EVE is home not just to businesspeople and politicians, it has its own spiritual leaders, too. “I have married people, I have done funerals, I have blessed babies,” says Charles White, better known as the Space Pope. At the Lessons Learned division of Nasa’s Jet Propulsion Laboratory, White’s day job is to comb through fatal errors from previous space missions, publishing reports that could help save lives on the next lunar outing. He also likes dressing up in papal robes.
“It’s a lot of fun,” White smiles, with his silent, cloaked disciple sitting beside him. Coming to EVE Online at the age of 54, he found himself quickly doling out life advice to younger players. Thanks to his perceived wisdom, devotion and friendliness, a player made a meme of him as the pope. White embraced it, rocking up to his first Fanfest in full papal garb. The rest, as they say, is history.

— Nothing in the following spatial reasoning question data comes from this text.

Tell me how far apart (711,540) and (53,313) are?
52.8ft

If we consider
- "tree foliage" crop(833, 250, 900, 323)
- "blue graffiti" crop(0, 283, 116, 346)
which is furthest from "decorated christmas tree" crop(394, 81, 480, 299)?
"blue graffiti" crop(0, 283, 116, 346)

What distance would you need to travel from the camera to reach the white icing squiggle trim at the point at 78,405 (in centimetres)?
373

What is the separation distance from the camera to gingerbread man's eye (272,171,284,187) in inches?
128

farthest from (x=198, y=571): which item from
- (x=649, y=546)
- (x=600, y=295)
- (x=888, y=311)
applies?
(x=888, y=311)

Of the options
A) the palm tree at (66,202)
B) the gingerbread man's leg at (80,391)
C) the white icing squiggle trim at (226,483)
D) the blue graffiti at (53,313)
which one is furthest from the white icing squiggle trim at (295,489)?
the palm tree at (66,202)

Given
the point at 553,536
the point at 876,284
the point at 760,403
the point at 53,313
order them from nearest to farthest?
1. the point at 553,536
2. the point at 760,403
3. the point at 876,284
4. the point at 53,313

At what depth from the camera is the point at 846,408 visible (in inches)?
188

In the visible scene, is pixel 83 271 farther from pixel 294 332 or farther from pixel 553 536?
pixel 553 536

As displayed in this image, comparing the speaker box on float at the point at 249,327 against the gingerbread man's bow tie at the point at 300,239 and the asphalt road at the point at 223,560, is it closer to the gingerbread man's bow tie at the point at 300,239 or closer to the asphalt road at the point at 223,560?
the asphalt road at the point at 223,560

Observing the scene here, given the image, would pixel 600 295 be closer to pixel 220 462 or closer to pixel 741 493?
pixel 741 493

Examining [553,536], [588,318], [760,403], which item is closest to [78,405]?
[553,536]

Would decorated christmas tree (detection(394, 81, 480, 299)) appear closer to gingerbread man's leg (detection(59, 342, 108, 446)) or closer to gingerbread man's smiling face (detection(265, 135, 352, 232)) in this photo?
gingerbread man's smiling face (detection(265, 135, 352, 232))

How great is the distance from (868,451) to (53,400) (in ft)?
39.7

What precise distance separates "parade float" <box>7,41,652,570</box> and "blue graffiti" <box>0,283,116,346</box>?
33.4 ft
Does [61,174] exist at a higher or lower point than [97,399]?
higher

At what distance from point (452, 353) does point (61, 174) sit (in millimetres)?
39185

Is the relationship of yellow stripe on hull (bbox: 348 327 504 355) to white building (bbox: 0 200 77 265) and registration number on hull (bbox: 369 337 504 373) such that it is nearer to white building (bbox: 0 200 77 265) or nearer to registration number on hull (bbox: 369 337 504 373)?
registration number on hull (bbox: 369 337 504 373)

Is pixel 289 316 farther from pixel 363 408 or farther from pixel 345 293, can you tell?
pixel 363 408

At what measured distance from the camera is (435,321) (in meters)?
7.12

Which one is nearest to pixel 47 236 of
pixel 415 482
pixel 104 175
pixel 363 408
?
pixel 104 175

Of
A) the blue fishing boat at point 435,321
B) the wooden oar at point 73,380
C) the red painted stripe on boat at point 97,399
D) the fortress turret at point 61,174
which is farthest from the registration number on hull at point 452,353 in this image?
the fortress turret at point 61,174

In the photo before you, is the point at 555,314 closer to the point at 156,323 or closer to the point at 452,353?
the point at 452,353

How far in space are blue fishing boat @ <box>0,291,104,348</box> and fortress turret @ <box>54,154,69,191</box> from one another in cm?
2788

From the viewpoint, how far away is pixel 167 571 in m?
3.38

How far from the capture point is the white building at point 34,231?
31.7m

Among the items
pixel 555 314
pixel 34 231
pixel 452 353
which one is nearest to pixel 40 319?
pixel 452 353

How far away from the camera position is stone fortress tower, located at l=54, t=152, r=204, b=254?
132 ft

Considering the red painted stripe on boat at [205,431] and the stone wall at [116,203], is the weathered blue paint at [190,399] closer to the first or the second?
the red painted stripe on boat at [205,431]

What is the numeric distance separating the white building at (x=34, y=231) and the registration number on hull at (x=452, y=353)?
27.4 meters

“Because I have a high-stress job, I play a high-stress game,” says White. “It’s not this giant leap between the two. If I screw up in EVE, it’s stressful. It has the same adrenaline that keeps me going, but without the devastating consequences. I can lose an entire Keepstar [citadel] and laugh at it, and that’s what attracts me to EVE.”
It’s EVE’s unique brand of space stress that appeals to another real-life rocket scientist, Scott, better known as Ithica Hawk. While he’s hesitant to reveal too many specifics about his role in fear of “getting doxed”, he works with some pretty important satellites. While he tinkers with essential tech by day, in EVE he’s a tournament-winning space pilot, and a popular face in the community. Having hosted several events at the EVE Fanfest, Scott says the game has givenhim a confidence he didn’t know he had.
“When I was younger, I was quite shy, and now I’m on stage in front of hundreds of people and doing tournaments that are streamed to thousands. I’ve discovered that I’m very good at it, and I wouldn’t have had any chance to experience that if it wasn’t for EVE.”
As someone who has run corporations, Scott sees being able to motivate hundreds of people as one of EVE’s most important transferable skills: “That’s a huge amount of people management. It’s basically a medium-sized company, but people are paying to be there. If you’re not delivering, the whole thing will fall apart. It’s probably harder to run EVE corporations than actual businesses.”
Much like the Space Pope uses EVE to take risks he’d never dare at Nasa, another appeal of this seductive sandbox for otherwise law-abiding people is the space it makes for virtual villainy.
“Most people decide you can’t be the bad guy in real life, but in EVE you can be the bad guy,” says Rubal. “Mittani is probably the most famous player of all time, and he’s a great guy.” Alex “the Mittani” Gianturco, a Washington DC attorney, is EVE’s resident troublemaker, responsible for starting wars, orchestrating year-long espionage missions, allegedly bribing the game’s developers and leading EVE’s most fearsome alliance: Goonswarm.
“[Mittani] gets to role-play as the big mean tyrant. Ever wanted to play Darth Vader in Star Wars? Well, here you get the ability to do that. I think that’s what attracts people to EVE, too: you can do what you want in a way that you would never get away with in real life.”